John Palmer, who managed the project, believed the effort should be backed by a standard unifying floating point operations across disparate processors. He contacted William Kahan of the University of California, who had helped improve the accuracy of Hewlett-Packard's calculators. Kahan suggested that Intel use the floating point of Digital Equipment Corporation's (DEC) VAX. The first VAX, the VAX-11/780 had just come out in late 1977, and its floating point was highly regarded. However, seeking to market their chip to the broadest possible market, Intel wanted the best floating point possible, and Kahan went on to draw up specifications. Kahan initially recommended that the floating point base be decimal but the hardware design of the coprocessor was too far along to make that change.
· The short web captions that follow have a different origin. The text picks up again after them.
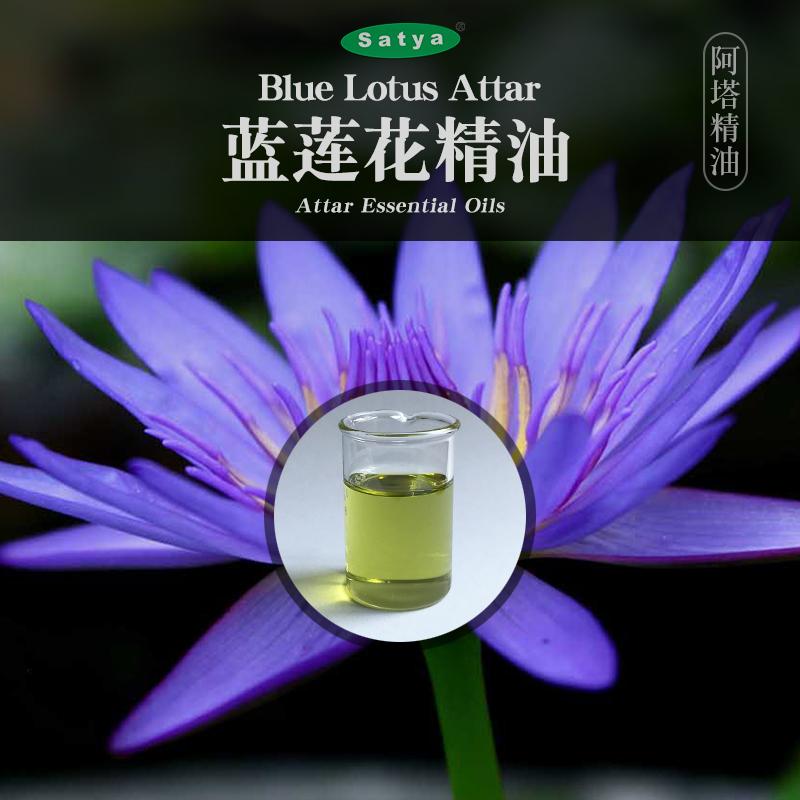Эфирные масла / Масла для аромотерапии Артикул 39390001920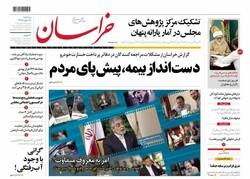 صفحه اول روزنامههای ۱۶ مهرماه خراسان رضوی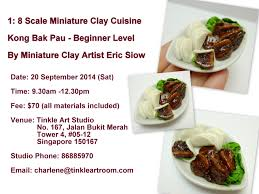 cuisine pau kong bak pau 20 09 14 tinkle room the polymer clay and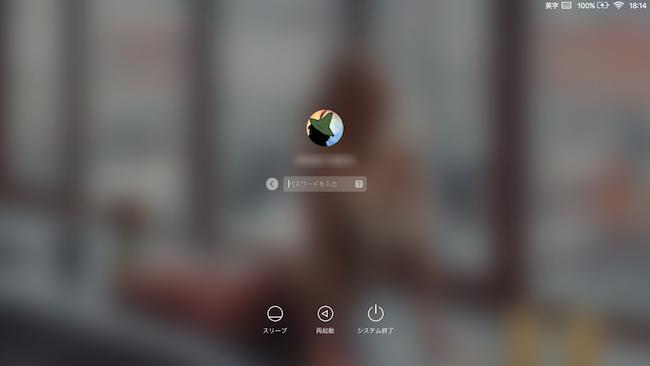 【Mac】再起動後、パスワードを入力せず、自動ログインする方法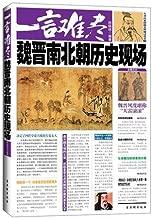 It is a long story:Wei and Jin Dynasty history site (Chinese edidion) Pinyin: yi yan nan jin : wei jin nan bei chao li shi xian chang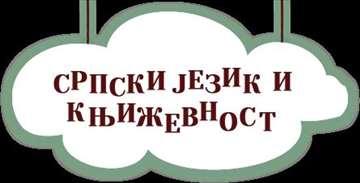Časovi srpskog jezika i priprema za prijemni ispit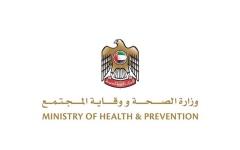 الصورة: الصورة: الإمارات تسجل 283 إصابة جديدة بفيروس كورونا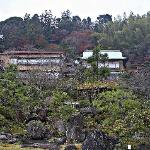 Kannawaen's main buildings at hillcrest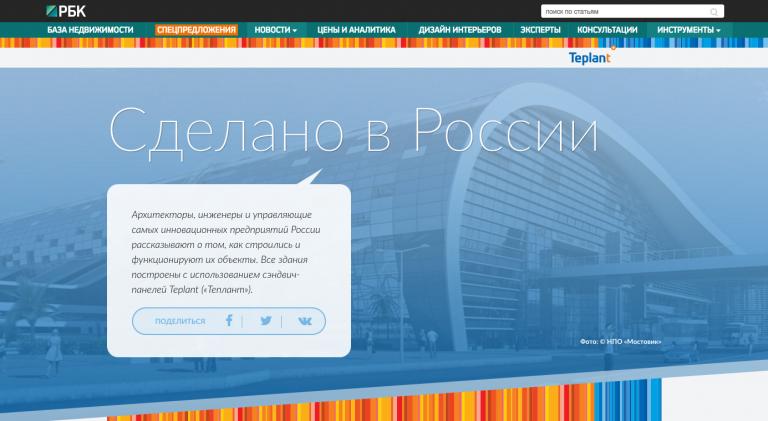 Teplant. Сделано в России.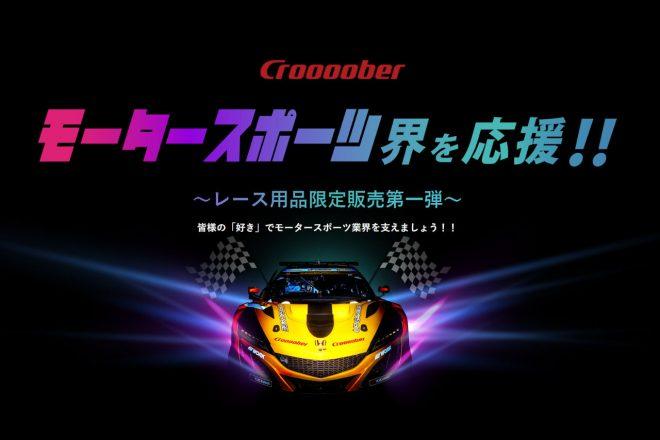 チームとファンの橋渡し役に。アップガレージの通販サイト『Croooober』でレース用品の取扱開始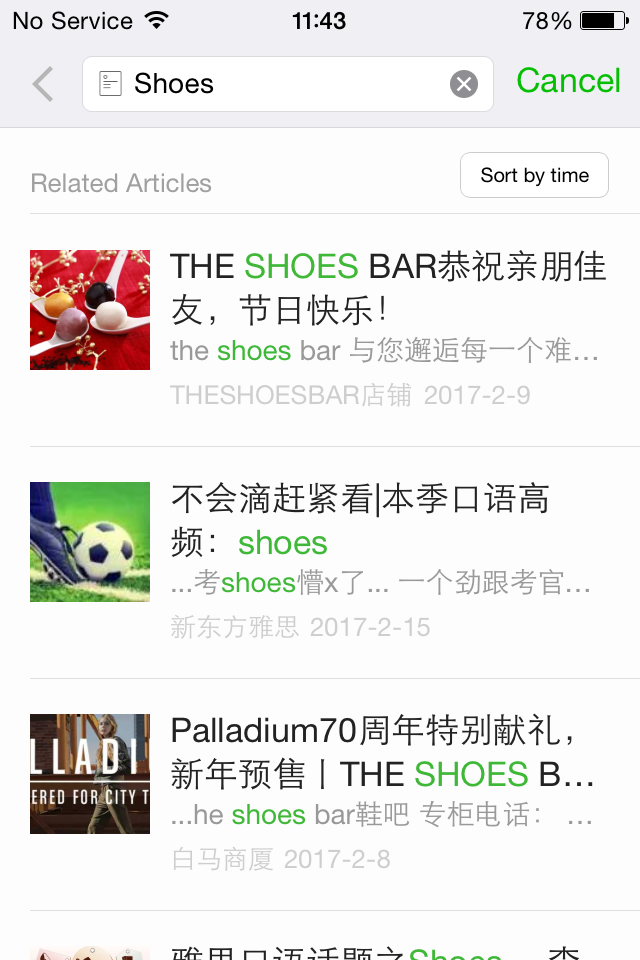 sogou-weixin-search-result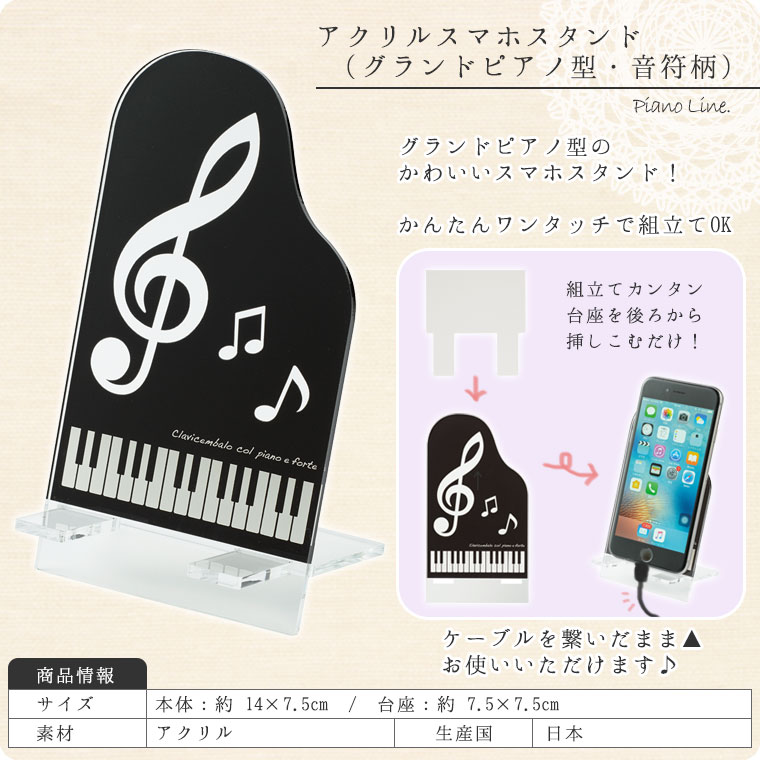 アクリルスマホスタンド(グランドピアノ型・音符柄)[Pianoline]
The work within Intel worried other vendors, who set up a standardization effort to ensure a "level playing field". Kahan attended the second IEEE 754 standards working group meeting, held in November 1977. He subsequently received permission from Intel to put forward a draft proposal based on his work for their coprocessor; he was allowed to explain details of the format and its rationale, but not anything related to Intel's implementation architecture. The draft was co-written with Jerome Coonen and Harold Stone, and was initially known as the "Kahan-Coonen-Stone proposal" or "K-C-S format".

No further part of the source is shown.